También sé que su equipamiento es apenas básico. Sus uniformes ya están viejitos y apenas cargan un esferográfico, un paquete de tarjetitas y un radio pesado y feo. ¡Así quién los va a respetar!

La mayoría de ellos son mujeres. Están, las pobres, expuestas a cualquier malcriado. No tienen un departamento jurídico encargado de apoyarlas. ¡Ni su propio jefe les acompaña a las audiencias! Están solas.

SIMTEL no sirve. No sirve para la municipalidad, no sirve para los ciudadanos y no sirve ni para sus propios empleados. Cuidado, que no estoy poniéndole cara ni nombre a esto. Que se me entienda bien: la misma idea de cobrar por usar lo público es errada. Y, además, la forma en que se lo hace aquí es antitécnica y denigrante para quien ejerce el control de tal tarifa. Por sobre eso, los mismos encargados de dicho control no cuentan con apoyo ninguno. Lo dicho: SIMTEL no sirve.
Ya hemos escrito sobre esto: desaparezca SIMTEL, peatonalice la ciudad y organice un cuerpo de control de tránsito.

lunes, 2 de mayo de 2016

Somos héroes



Tras las jornadas vividas en el país estos últimos días, me gustaría mucho tratar sobre asuntos preocupantes y de atención inmediata. Sería necesario hablar, por ejemplo, del aprovechamiento del estado de excepción para la gestión de cierto tipo de contratos y crédito; del desabastecimiento generalizado, del alza de impuestos o, incluso, de la patente incompetencia del personal del MIES que maneja las donaciones y la práctica invisibilidad de la directora provincial de esta cartera. Más cercano está el poco liderazgo de la Alcaldía en este escenario y la preocupante evidencia de estar, los latacungueños, totalmente faltos de preparación para cualquier evento remotamente similar al de nuestros hermanos costeños.

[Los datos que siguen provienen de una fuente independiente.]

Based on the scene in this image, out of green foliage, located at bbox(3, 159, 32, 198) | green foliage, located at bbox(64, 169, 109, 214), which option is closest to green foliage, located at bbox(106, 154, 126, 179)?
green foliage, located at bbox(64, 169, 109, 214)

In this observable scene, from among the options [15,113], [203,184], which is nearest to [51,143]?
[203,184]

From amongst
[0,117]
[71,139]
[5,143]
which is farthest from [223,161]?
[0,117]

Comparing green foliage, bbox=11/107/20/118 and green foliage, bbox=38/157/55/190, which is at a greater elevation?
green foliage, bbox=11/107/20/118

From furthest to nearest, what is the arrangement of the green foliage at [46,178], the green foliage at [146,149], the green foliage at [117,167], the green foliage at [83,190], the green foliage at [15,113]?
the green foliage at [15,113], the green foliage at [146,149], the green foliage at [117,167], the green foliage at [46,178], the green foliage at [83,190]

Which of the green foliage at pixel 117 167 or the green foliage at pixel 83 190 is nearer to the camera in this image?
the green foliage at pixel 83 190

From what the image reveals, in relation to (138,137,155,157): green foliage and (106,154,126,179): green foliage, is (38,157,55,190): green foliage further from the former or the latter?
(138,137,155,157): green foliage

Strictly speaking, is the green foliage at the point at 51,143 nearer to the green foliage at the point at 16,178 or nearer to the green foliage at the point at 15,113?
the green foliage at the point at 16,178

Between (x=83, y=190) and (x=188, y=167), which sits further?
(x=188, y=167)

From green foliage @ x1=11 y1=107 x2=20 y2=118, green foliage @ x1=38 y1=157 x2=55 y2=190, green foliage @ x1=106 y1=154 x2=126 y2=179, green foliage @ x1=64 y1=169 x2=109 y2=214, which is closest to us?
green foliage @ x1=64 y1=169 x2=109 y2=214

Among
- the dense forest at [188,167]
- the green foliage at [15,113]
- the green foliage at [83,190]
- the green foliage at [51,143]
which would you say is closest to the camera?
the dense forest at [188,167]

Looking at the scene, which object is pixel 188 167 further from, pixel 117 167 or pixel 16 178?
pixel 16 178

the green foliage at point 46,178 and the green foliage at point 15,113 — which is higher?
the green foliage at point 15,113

Podemos tratar hoy, también, de la completa inoperancia de la logística gubernamental y la necia posición de no permitir hacerse cargo de esto al ejército. Otro tema colgante es el qué se va a hacer con el crédito de ocho mil millones de dólares que se sacaron del sombrero chino, así como el paquetazo tributario que no va a servir los fines publicitados y todos los errores y horrores que son conocidos por todos, merced a las redes sociales.

De todo eso podemos tratar, pero no, hoy no. Y no lo haremos por dos motivos principales: primero, que en estado de excepción cualquier comentario puede ser tomado al arbitrio del superman de turno, y no vale “dar papaya” gratis; y segundo, que, simplemente, no es el momento no estamos de genio para más malas noticias. Nos damos por mal gobernados y punto, para qué ahondar el asunto. En todo caso, después nos encargaremos de ustedes, burócratas.

Hoy necesitamos revisar lo que en el fondo, en el espíritu, significó esta catástrofe natural. Y es que hemos visto lo más importante, aunque toque tomar palabras del “más simpático”: ningún ecuatoriano está solo. Somos, en el alma, los guardianes más celosos del egregor de la minga, renacimos como pueblo unánime en contra del desastre natural con fuerza nunca vista, pese a los muchos desastres políticos que vivimos los últimos tiempos. Mientras llega la ayuda internacional, en empaques bonitos y uniformizados, antes que éstos, y en mayor cantidad estuvieron ya las conservas enlatadas movilizadas a la costa desde las despensas más lejanas del país, con notas de solidaridad escritas con marcador indeleble, las cartas de los niños a sus coetáneos despojados, las redes sociales bulliendo y los más fuertes viajando a brindar rescate, aún sin formación ni entrenamiento y tan solo armados de su férrea voluntad y el compartir del dolor de otro ecuatoriano.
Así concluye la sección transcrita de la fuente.